Key Takeaways
- Paramount Skydance (PSKY) reported a Q4 adjusted loss of $0.12 per share, significantly worse than the anticipated $0.01 loss
- Quarterly revenue reached $8.15 billion, marking a 2.1% year-over-year increase and meeting analyst projections
- First-quarter 2026 revenue outlook of $7.15–$7.35 billion fell short of the $7.36 billion analyst consensus
- Paramount+ finished the year with 78.9 million paying subscribers; UFC programming anticipated to boost subscriber numbers
- The company increased its Warner Bros. Discovery acquisition bid to $31 per share, surpassing Netflix’s $27.75 proposal
On February 26, Paramount Skydance unveiled its fourth-quarter financial results, revealing an adjusted loss of $0.12 per share. This figure fell considerably short of Wall Street’s expectation for a $0.01 per share loss.
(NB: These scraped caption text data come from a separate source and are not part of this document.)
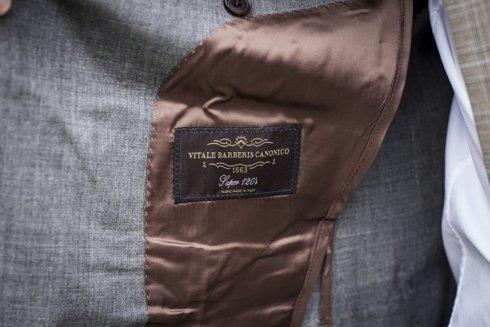 Ultralight suit 'Portofino' 2.5 button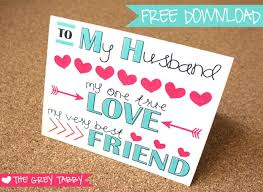 birthday cards husband free printable best 20 birthday cards for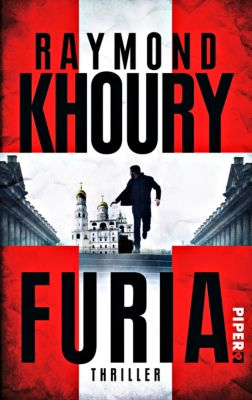Furia, Raymond Khoury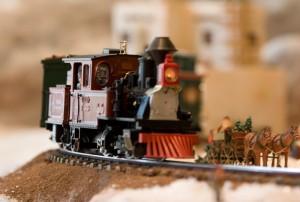 Upper Train in Gingerbread Village Courtesy of Sheraton Phoenix Downtown Hotel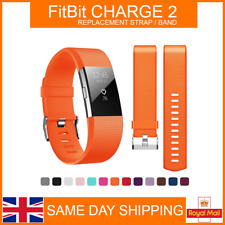 For FitBit CHARGE 2 Fitness Tracker Replacement Strap Sports Bracelet Band UK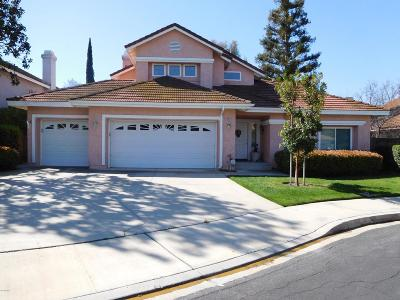 Moorpark Single Family Home Active Under Contract: 12092 London Grove Court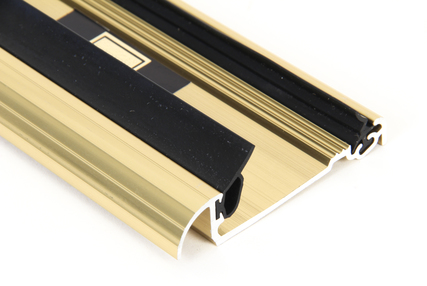 View Gold 1219mm Macclex 15/56 Threshold offered by HiF Kitchens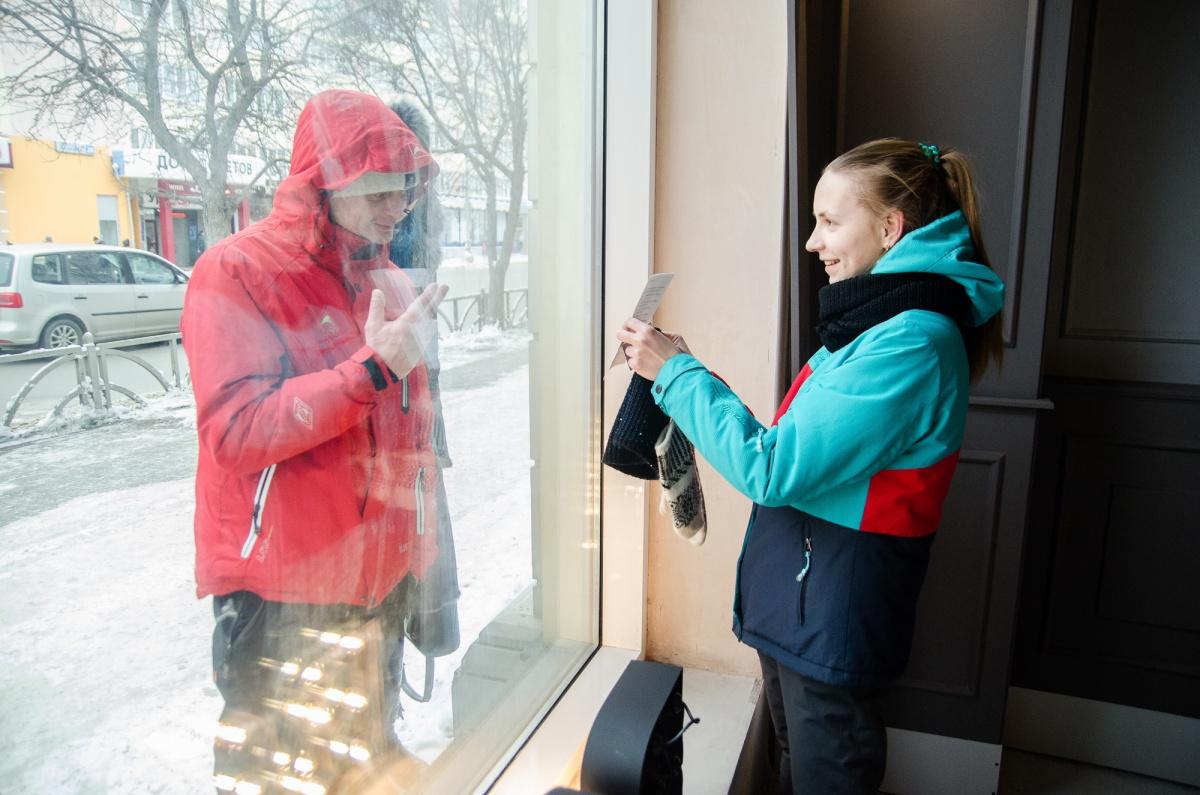 Все первые гости ресторана на Малышева, 29а получили «Карту любимого гостя» с балансом в 1000 рублей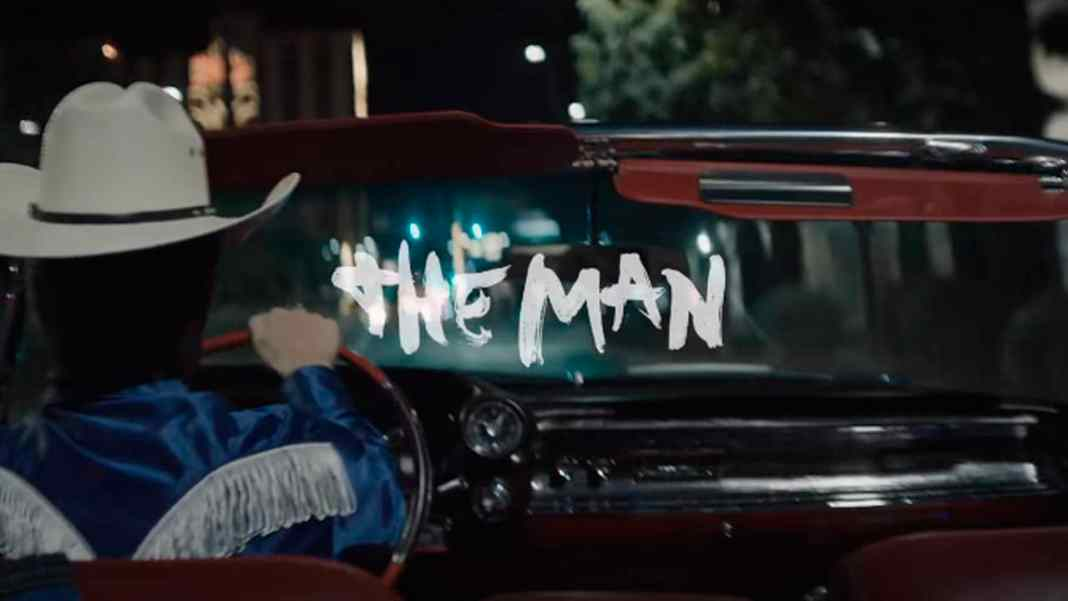 the killers the man video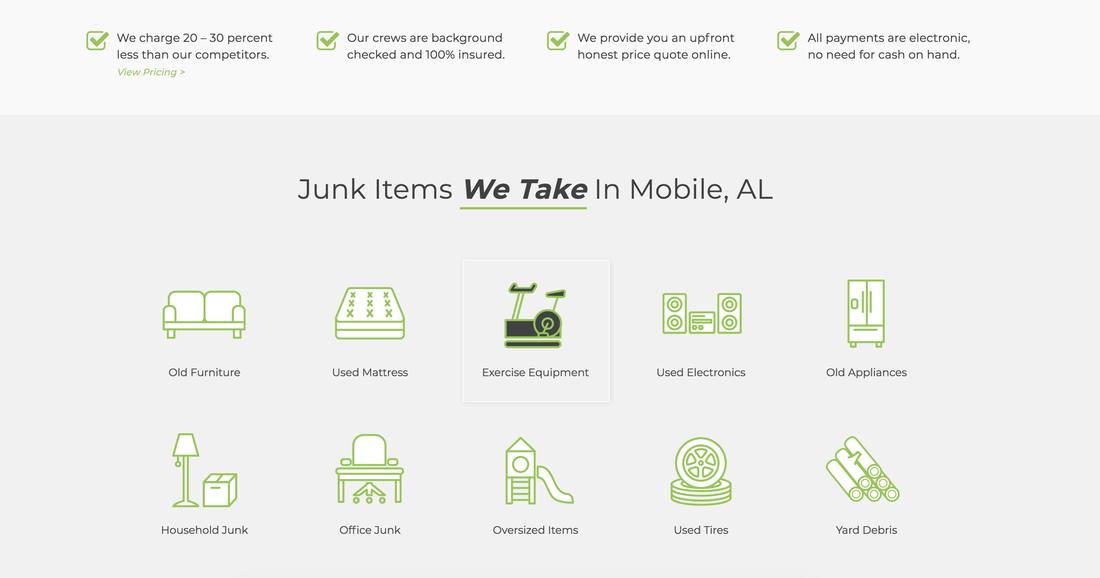 mobile-mattress-disposal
Quarterly revenue totaled $8.15 billion, representing a 2.1% uptick compared to the prior year and aligning closely with the analyst forecast of $8.14 billion.
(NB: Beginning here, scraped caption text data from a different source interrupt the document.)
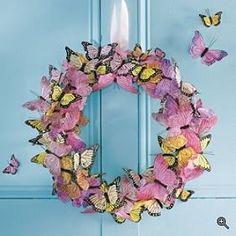 4. Spring wreath  Butterfly Wreath..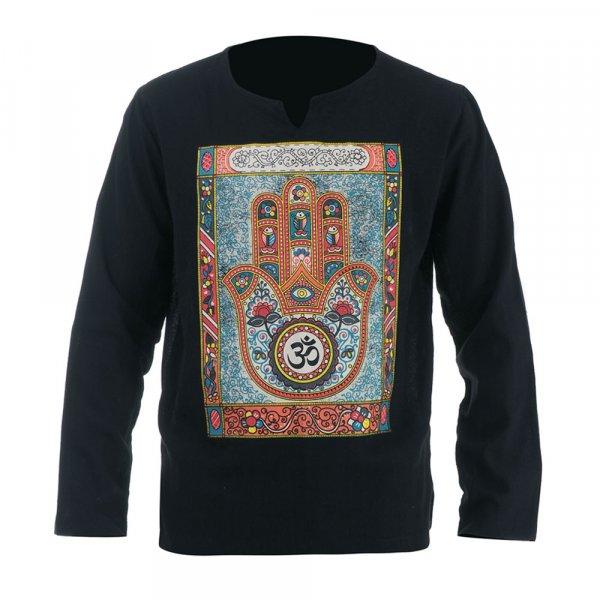 Hippie Mandala Hamsa Om Shirt Schwarz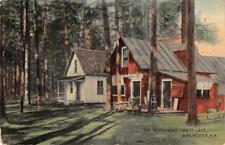 The Restaurant, Forest Lake, Winchester, New Hampshire ca 1910s Vintage Postcard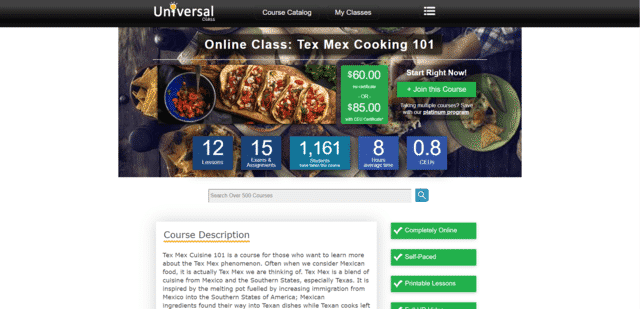 UniversalClass Learn Mexican Cooking Lessons Online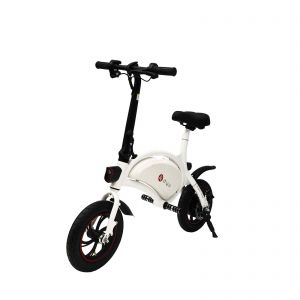MOBOT DYU D1 (WHITE/6AH) ELECTRIC SCOOTER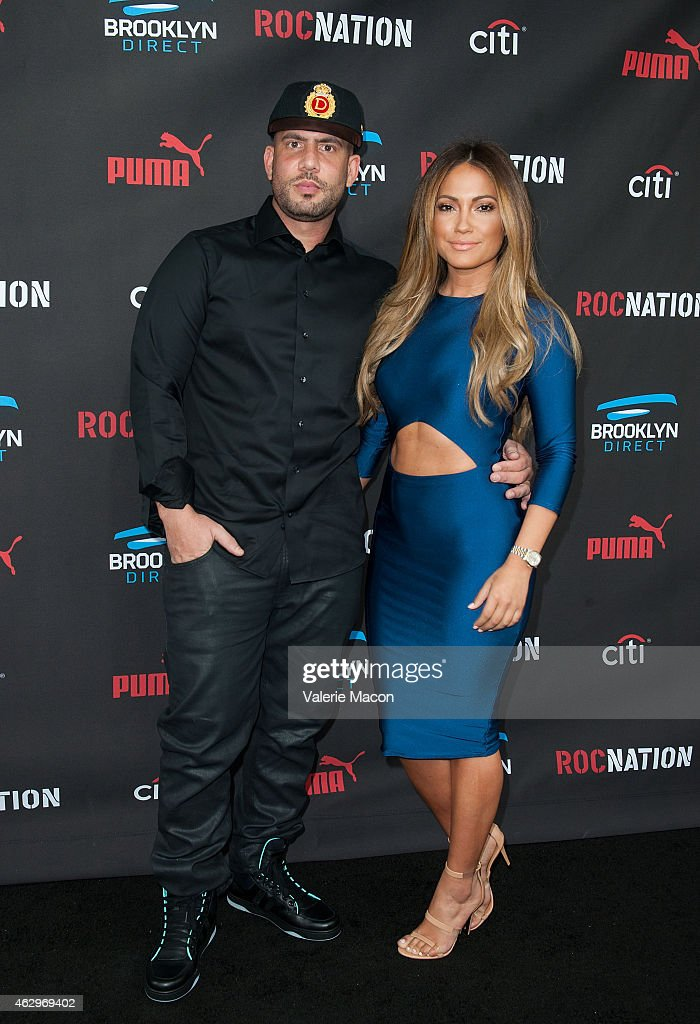 Drama and model Jessica Burciaga arrive at the Roc Nation PreGRAMMY Brunch on February 7 2015 in Beverly Hills California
The filmed entertainment division emerged as a standout performer, recording a 16% revenue increase. However, this growth stemmed primarily from incorporating Skydance licensing revenues rather than from genuine box office momentum.
Paramount Skydance Corporation Class B Common Stock, PSKY
Conversely, the TV Media division presented challenges. This segment experienced a 5% revenue decline to $4.71 billion, pressured by softer advertising markets and reduced affiliate income.
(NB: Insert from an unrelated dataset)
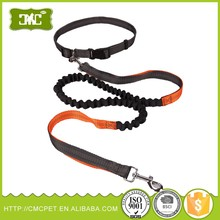 Wholesale amazon best selling premium custom reflective bungee running nylon hands free dog leash with waist belt for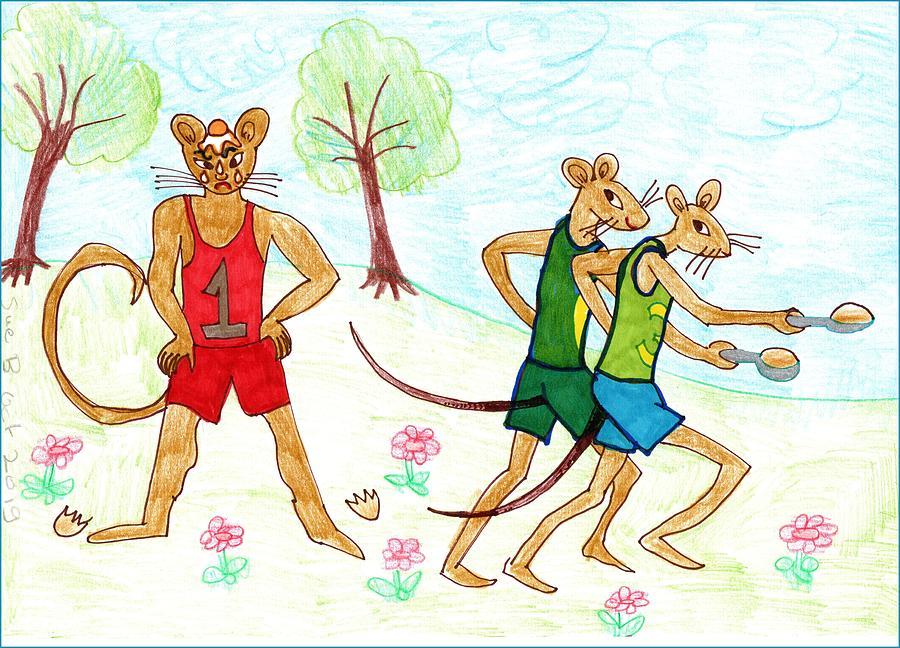 Nursery Rhyme Drawing - Three Fit Mice 4 by Sushila Burgess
The ongoing trend of cord-cutting continues to impact traditional television operations. Paramount openly acknowledged expectations for TV Media revenue to contract throughout the year, citing pressures “mostly in line with industry pay TV headwinds.”
Forward Outlook Falls Below Expectations
Looking ahead to Q1 2026, Paramount provided revenue guidance ranging from $7.15 billion to $7.35 billion. This projection trails the Street’s $7.36 billion estimate. During the comparable period in 2025, the company generated $7.19 billion in revenue.
For the entire 2026 fiscal year, management anticipates approximately $30 billion in revenue, representing roughly 4% growth versus 2025.
However, there’s a complication. The company cautioned that Paramount+ faces potential subscriber losses stemming from its decision to exit a “hard bundle” distribution agreement, which could result in losing between 4 and 5 million subscribers.
The Streaming Business and Paramount+ Performance
Paramount+ concluded 2025 with a subscriber base of 78.9 million paid members. Management believes that securing exclusive UFC content will serve as a catalyst for subscriber expansion throughout 2026.
The streaming division’s trajectory is clearly where Paramount hopes to direct investor attention. Industry analyst Paolo Pescatore from PP Foresight framed it succinctly: “It’s about whether streaming momentum can outrun the structural unwind in linear.”
Escalating the Warner Bros. Discovery Pursuit
Perhaps the most significant development occurred outside the quarterly financials. This week, Paramount elevated its acquisition proposal for Warner Bros. Discovery to $31 per share, up from its previous $30 offer.
This strategic move directly challenges Netflix’s competing proposal of $27.75 per share targeting WBD’s streaming operations and studio properties.
Warner Bros. Discovery’s board is currently evaluating whether Paramount’s enhanced full-company proposal represents a more attractive transaction. At stake is an extensive film and television library featuring valuable franchises including Harry Potter and Game of Thrones.
In an investor communication, CEO David Ellison characterized the WBD acquisition as an “accelerant” for Paramount’s strategic objectives, though he refrained from providing additional commentary on ongoing negotiations.
He also emphasized to shareholders that Paramount Skydance maintains “confidence in our standalone strategy and growth trajectory.”
According to TipRanks, PSKY currently carries a Strong Sell consensus rating, comprising zero Buy recommendations, one Hold rating, and four Sell ratings. The consensus price target of $12.25 suggests potential upside of approximately 20.6% from present trading levels.
Over the trailing twelve months, PSKY stock has declined 9.5%.